Mrs Justice Rose said that she was not prepared to assume that "the arrangements that the government will make for resolving disputes about the interpretation and application of EU law that are pending at the date of UK’s exit will be so unsatisfactory that the Tribunal should change its usual practice and accelerate the making of references".
"Some solution to the problem that arises in this case will have to be implemented because there are likely to be very many people in the same position as the trustee may be on the date of exit. Whatever those arrangements are will apply to the trustee and will be implemented by the courts in accordance with whatever the law dictates. It would not be right to pre-empt that by rushing a preliminary reference off to the CJEU in the hope that the Court will give a ruling before the UK exit" she said. The UK government white paper and the EU draft negotiating guidelines noted above, both published subsequent to the 10 March hearing but before release of the UT's final decision on the trustees application, were not expressly referred to.
The judge rejected the trustee's submission that a purposive approach to the interpretation of Article 267, as a result of the triggering of Article 50, now meant that the UT was a final court which was obliged to refer the case to the CJEU. She also decided that the triggering of Article 50 did not alter the test which the UT has applied to date when deciding whether, as a matter of discretion it should make a reference.

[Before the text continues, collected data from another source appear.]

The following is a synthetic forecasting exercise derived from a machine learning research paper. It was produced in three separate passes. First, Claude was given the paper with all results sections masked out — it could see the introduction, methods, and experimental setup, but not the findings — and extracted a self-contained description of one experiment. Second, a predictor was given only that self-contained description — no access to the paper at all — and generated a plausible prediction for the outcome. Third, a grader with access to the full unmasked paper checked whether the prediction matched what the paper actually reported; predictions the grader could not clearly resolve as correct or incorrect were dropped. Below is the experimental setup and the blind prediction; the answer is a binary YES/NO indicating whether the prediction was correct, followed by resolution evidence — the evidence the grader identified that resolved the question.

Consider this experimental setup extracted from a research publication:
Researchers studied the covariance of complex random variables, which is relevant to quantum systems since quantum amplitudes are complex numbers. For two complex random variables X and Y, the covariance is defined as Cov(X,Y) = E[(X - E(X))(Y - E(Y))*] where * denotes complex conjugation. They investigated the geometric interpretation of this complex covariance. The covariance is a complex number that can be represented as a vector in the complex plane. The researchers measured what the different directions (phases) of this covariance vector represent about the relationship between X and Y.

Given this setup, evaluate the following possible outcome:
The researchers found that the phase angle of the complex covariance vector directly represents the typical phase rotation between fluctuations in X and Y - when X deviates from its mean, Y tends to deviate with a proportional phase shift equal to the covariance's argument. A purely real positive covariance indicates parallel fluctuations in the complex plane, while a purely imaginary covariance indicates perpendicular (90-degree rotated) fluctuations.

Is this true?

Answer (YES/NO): YES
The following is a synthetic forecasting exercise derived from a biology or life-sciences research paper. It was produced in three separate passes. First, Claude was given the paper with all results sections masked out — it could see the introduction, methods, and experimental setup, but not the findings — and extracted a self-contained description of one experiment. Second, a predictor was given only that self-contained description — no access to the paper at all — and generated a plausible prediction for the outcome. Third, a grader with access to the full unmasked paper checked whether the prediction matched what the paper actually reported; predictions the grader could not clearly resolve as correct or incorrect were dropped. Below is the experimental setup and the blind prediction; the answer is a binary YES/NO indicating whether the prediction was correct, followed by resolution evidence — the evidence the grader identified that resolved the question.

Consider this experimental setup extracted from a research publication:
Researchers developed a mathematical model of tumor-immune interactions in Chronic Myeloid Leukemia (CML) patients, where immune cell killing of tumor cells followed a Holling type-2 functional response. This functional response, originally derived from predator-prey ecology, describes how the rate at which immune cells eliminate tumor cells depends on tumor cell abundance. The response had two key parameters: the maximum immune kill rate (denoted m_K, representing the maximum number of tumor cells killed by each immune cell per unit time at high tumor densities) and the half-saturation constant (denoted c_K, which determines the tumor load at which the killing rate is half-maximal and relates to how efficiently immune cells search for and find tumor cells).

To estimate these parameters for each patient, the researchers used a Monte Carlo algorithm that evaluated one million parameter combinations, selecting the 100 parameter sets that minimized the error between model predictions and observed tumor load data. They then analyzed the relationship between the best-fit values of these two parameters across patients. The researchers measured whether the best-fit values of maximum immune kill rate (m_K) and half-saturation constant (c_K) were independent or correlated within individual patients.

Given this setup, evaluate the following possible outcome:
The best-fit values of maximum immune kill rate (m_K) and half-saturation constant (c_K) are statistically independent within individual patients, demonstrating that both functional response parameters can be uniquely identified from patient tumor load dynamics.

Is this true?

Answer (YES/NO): NO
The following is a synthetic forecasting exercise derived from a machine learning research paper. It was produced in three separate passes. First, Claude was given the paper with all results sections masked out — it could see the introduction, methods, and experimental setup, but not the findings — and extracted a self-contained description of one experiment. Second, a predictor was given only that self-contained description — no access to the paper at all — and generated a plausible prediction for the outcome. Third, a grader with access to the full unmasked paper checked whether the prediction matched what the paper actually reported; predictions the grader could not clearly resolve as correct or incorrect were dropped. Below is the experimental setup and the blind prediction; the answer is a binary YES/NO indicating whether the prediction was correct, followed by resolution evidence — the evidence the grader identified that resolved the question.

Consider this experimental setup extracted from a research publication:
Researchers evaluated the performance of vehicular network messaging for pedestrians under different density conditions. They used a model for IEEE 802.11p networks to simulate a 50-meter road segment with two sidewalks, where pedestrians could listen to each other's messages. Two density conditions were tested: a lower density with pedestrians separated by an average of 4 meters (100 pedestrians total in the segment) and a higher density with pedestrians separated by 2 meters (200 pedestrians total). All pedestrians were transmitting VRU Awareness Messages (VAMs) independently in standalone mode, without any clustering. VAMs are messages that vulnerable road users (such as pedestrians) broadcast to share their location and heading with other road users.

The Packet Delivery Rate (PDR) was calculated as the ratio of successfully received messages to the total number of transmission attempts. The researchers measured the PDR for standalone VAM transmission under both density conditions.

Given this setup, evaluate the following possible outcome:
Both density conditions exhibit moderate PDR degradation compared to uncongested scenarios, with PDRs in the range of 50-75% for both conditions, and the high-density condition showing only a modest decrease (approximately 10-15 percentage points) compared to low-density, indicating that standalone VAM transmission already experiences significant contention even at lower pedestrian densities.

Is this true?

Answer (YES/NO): NO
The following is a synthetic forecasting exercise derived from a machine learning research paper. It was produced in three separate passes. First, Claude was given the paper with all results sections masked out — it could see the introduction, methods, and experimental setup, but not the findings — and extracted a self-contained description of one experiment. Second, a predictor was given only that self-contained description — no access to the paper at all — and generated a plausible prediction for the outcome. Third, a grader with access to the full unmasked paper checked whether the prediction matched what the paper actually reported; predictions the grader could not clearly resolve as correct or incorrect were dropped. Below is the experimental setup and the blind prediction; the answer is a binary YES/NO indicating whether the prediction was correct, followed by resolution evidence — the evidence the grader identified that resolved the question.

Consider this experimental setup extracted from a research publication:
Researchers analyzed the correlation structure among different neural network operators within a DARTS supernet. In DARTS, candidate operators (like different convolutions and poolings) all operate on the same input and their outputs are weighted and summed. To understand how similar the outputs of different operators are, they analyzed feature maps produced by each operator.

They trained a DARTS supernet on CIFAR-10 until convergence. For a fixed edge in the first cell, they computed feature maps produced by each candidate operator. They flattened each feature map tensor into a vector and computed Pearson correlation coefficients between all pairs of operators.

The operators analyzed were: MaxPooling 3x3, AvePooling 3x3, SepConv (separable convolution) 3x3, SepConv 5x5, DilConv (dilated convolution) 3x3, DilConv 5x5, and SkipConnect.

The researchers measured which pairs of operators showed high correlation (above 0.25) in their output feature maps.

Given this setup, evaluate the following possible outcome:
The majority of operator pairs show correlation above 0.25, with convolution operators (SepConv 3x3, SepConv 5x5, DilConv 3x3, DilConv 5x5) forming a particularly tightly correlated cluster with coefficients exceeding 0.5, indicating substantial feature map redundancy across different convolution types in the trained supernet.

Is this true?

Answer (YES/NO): NO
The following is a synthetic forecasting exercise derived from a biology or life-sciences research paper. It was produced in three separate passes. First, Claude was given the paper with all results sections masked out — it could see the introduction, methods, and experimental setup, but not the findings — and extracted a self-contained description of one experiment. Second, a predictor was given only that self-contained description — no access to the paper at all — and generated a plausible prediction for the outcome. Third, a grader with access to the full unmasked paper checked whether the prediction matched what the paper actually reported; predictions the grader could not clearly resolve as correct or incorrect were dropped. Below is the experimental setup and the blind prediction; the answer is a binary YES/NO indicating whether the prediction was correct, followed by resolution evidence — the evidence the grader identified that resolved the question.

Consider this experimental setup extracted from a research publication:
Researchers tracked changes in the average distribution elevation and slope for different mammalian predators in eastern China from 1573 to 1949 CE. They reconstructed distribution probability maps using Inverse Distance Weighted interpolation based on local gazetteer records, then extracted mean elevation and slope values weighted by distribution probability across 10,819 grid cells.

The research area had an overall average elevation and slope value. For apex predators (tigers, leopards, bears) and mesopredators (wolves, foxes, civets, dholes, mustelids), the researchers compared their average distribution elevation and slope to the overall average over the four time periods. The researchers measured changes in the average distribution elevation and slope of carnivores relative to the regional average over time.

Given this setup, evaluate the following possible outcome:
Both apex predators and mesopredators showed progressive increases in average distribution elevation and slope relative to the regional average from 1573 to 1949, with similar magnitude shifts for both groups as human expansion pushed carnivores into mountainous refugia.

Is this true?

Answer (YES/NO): NO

The judge gave a number of reasons for declining to exercise the UT's discretion to make a reference to the CJEU at a preliminary stage. She said it was difficult to decide at this stage how many questions would need to be referred and on what issues. The UT would need full details of both parties’ contentions to make these decisions. She said HMRC could be prejudiced by an early reference as they would need to devote time and resources to participate in proceedings which may prove to be unnecessary. Indeed a referral may not be necessary as there is an established body of case law on what constitutes a restriction on the movement of capital and the UK tribunals and courts are very familiar with applying established principles to new sets of circumstances.
The Tribunal also said that the case was not one of general importance or one which is likely to have any application beyond the cases arising in the UK under the manufactured overseas dividends (MOD) regime as MOD withholding tax was abolished from 1 January 2014 and the issue only affects those who are tax exempt.
Pinsent Masons acted for the trustee of the British Coal Staff Superannuation Scheme in this litigation.